The preprocessing operations transform datasets between different data variants:

Subsample, MakeImplicit, CorePruning, TimeFilter, RatingFilter: RawData → RawData
UserHoldout, RandomHoldout, TimeBasedHoldout: RawData → SplitData
UserCrossValidation, RandomCrossValidation: RawData → FoldedData

Custom Preprocessing Steps

You can create custom preprocessing steps by inheriting from the Preprocessor base class and implementing the process() method.

Implementation

Custom preprocessors must:

Inherit from Preprocessor[T, U] where T is the input data variant and U is the output data variant
Call super().__init__() in the constructor
Implement the process() method that transforms a RecSysDataSet[T] to RecSysDataSet[U]

Available Data Variants:

RawData: Single DataFrame with all interactions
SplitData: Separate train, validation, and test DataFrames
FoldedData: Multiple folds for cross-validation

Example:

from omnirec.preprocess.base import Preprocessor
from omnirec.recsys_data_set import RawData, RecSysDataSet

class CustomPreprocessor(Preprocessor[RawData, RawData]):
    def __init__(self, param1: int, param2: float) -> None:
        """Your custom preprocessing step.

        Args:
            param1: Description of parameter 1
            param2: Description of parameter 2
        """
        super().__init__()
        self.param1 = param1
        self.param2 = param2

    def process(self, dataset: RecSysDataSet[RawData]) -> RecSysDataSet[RawData]:
        # Log what you're doing
        self.logger.info(f"Applying custom preprocessing with params: {self.param1}, {self.param2}")

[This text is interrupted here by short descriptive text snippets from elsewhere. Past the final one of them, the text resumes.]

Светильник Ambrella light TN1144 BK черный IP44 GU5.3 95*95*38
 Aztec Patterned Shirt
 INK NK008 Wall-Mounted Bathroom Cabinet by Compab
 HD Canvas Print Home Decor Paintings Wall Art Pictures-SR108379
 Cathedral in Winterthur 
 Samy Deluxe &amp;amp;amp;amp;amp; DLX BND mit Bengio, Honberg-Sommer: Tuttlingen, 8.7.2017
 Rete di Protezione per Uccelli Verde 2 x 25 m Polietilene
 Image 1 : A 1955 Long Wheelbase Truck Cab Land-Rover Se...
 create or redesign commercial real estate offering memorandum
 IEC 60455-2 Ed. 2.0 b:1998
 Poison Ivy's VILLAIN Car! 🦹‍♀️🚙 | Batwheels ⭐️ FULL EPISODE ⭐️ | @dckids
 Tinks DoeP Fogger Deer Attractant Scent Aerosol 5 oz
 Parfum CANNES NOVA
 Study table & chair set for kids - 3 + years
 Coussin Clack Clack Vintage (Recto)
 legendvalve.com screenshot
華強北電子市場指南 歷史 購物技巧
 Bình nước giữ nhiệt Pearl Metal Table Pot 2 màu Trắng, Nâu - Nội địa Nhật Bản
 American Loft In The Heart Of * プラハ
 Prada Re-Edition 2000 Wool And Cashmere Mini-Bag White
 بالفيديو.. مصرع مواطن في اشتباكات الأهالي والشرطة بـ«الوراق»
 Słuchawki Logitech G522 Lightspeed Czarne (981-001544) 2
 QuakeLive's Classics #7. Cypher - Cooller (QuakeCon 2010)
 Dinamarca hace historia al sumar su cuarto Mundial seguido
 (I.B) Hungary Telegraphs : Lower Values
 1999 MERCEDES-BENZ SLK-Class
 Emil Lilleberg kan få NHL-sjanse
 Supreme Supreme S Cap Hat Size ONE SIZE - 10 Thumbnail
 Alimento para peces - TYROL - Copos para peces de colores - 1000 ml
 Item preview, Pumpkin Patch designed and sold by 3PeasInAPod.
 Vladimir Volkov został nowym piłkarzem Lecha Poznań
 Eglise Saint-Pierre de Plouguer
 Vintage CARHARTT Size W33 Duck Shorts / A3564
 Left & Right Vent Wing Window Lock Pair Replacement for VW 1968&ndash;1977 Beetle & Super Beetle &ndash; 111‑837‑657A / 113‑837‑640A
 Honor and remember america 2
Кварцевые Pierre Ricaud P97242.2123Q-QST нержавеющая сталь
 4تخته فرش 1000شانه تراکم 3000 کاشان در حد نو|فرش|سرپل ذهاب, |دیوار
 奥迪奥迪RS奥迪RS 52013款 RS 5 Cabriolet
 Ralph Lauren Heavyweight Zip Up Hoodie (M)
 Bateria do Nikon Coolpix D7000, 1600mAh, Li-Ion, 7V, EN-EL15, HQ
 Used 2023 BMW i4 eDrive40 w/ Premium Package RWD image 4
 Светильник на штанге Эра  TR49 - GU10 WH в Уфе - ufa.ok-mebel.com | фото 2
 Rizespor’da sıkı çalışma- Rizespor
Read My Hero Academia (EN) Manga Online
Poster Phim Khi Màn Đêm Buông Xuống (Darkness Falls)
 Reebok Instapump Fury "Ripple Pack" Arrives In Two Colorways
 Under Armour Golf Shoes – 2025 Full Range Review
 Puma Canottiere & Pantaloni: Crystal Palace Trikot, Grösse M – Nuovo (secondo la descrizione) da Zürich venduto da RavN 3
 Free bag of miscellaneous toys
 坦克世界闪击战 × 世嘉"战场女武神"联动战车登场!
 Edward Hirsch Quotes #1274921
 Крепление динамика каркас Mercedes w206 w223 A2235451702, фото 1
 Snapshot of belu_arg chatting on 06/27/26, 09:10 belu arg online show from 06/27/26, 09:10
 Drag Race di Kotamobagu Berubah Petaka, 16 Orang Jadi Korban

        # Transform the data
        # For RawData: modify dataset._data.df directly
        # For SplitData: access dataset._data.train, dataset._data.val, dataset._data.test
        dataset._data.df = dataset._data.df[...]  # Your transformation logic

        # Return the dataset
        return dataset

Custom preprocessors can be used directly or within a Pipe:

from omnirec.preprocess import Pipe, CorePruning

pipeline = Pipe(
    CustomPreprocessor(10, 0.5),
    CorePruning(5)
)
dataset = pipeline.process(dataset)

Complete Example

from omnirec import RecSysDataSet
from omnirec.data_loaders.datasets import DataSet
from omnirec.preprocess import (
    Pipe, Subsample, MakeImplicit, CorePruning, UserCrossValidation
)

# Load dataset
dataset = RecSysDataSet.use_dataloader(DataSet.MovieLens100K)

# Create and apply comprehensive preprocessing pipeline
pipeline = Pipe(
    Subsample(0.1),                    # Sample 10% of interactions
    MakeImplicit(3),                   # Convert to implicit (ratings >= 3)
    CorePruning(5),                    # Keep 5-core users and items
    UserCrossValidation(5, 0.1)        # 5-fold CV with 10% validation
)

processed_dataset = pipeline.process(dataset)

# Access the cross-validation folds
for fold_idx, split_data in processed_dataset._data.folds.items():
    print(f"Fold {fold_idx}:")
    print(f"  Train: {len(split_data.train)} interactions")
    print(f"  Validation: {len(split_data.val)} interactions")
    print(f"  Test: {len(split_data.test)} interactions")